[BEGIN Supplied records]
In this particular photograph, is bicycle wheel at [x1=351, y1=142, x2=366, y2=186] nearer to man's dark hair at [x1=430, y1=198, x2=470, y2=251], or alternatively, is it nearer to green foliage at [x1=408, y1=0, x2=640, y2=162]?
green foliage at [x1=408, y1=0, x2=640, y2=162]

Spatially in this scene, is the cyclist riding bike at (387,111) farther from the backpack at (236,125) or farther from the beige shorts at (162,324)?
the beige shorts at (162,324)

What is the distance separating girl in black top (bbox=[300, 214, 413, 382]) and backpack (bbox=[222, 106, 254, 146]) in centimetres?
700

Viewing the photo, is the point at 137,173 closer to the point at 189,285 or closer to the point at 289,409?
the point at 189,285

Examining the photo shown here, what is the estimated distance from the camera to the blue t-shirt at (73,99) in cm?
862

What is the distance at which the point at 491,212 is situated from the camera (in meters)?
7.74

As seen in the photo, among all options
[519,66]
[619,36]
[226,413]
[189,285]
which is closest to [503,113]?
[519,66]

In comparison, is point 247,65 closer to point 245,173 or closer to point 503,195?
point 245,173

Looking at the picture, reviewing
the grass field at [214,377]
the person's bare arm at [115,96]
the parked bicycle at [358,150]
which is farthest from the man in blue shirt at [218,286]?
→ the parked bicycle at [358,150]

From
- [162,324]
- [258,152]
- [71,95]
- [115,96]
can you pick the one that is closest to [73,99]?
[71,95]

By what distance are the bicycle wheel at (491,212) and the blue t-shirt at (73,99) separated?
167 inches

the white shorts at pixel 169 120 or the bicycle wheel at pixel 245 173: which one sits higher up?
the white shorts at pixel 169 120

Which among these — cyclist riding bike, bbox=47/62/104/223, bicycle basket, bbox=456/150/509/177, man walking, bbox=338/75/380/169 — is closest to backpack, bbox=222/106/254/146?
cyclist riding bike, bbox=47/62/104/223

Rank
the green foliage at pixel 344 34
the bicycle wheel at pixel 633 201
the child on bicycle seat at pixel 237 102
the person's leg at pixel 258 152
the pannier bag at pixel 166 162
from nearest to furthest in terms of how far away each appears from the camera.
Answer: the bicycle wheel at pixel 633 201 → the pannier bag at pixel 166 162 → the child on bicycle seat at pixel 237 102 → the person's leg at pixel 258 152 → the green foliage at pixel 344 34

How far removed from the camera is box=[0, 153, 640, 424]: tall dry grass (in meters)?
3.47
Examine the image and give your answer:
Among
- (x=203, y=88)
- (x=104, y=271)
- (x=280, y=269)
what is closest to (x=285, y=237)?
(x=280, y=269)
[END Supplied records]
> _What the exercise asks_
Copy out every item above word for word, line by line, with nothing left out or changed.

> _Answer to this exercise_
In this particular photograph, is bicycle wheel at [x1=351, y1=142, x2=366, y2=186] nearer to man's dark hair at [x1=430, y1=198, x2=470, y2=251], or alternatively, is it nearer to green foliage at [x1=408, y1=0, x2=640, y2=162]?
green foliage at [x1=408, y1=0, x2=640, y2=162]

Spatially in this scene, is the cyclist riding bike at (387,111) farther from the backpack at (236,125) or farther from the beige shorts at (162,324)?
the beige shorts at (162,324)

What is the distance separating girl in black top (bbox=[300, 214, 413, 382]) and backpack (bbox=[222, 106, 254, 146]) in centimetres?
700

Viewing the photo, is the point at 137,173 closer to the point at 189,285 or closer to the point at 289,409?
the point at 189,285

Examining the photo shown here, what is the estimated distance from the camera to the blue t-shirt at (73,99) in cm?
862

What is the distance at which the point at 491,212 is situated from the camera (in meters)?
7.74

As seen in the photo, among all options
[519,66]
[619,36]
[226,413]
[189,285]
which is closest to [503,113]?
[519,66]

In comparison, is point 247,65 closer to point 245,173 or closer to point 503,195?
point 245,173

Looking at the picture, reviewing
the grass field at [214,377]
the person's bare arm at [115,96]
the parked bicycle at [358,150]
which is farthest from the man in blue shirt at [218,286]?
→ the parked bicycle at [358,150]

From
- [162,324]
- [258,152]
- [71,95]
- [115,96]
can you pick the one that is closest to [73,99]?
[71,95]

By what distance are the bicycle wheel at (491,212) and the blue t-shirt at (73,99) separated?
167 inches

the white shorts at pixel 169 120 or the bicycle wheel at pixel 245 173: which one sits higher up?
the white shorts at pixel 169 120

Which among these — cyclist riding bike, bbox=47/62/104/223, bicycle basket, bbox=456/150/509/177, man walking, bbox=338/75/380/169 — is closest to backpack, bbox=222/106/254/146?
cyclist riding bike, bbox=47/62/104/223

Rank
the green foliage at pixel 344 34
the bicycle wheel at pixel 633 201
the child on bicycle seat at pixel 237 102
the person's leg at pixel 258 152
the pannier bag at pixel 166 162
from nearest to furthest in terms of how far away each appears from the camera.
Answer: the bicycle wheel at pixel 633 201 → the pannier bag at pixel 166 162 → the child on bicycle seat at pixel 237 102 → the person's leg at pixel 258 152 → the green foliage at pixel 344 34

How far removed from the camera is box=[0, 153, 640, 424]: tall dry grass (in meters)?
3.47
Examine the image and give your answer:
Among
- (x=203, y=88)
- (x=104, y=271)
- (x=280, y=269)
what is closest to (x=285, y=237)?
(x=280, y=269)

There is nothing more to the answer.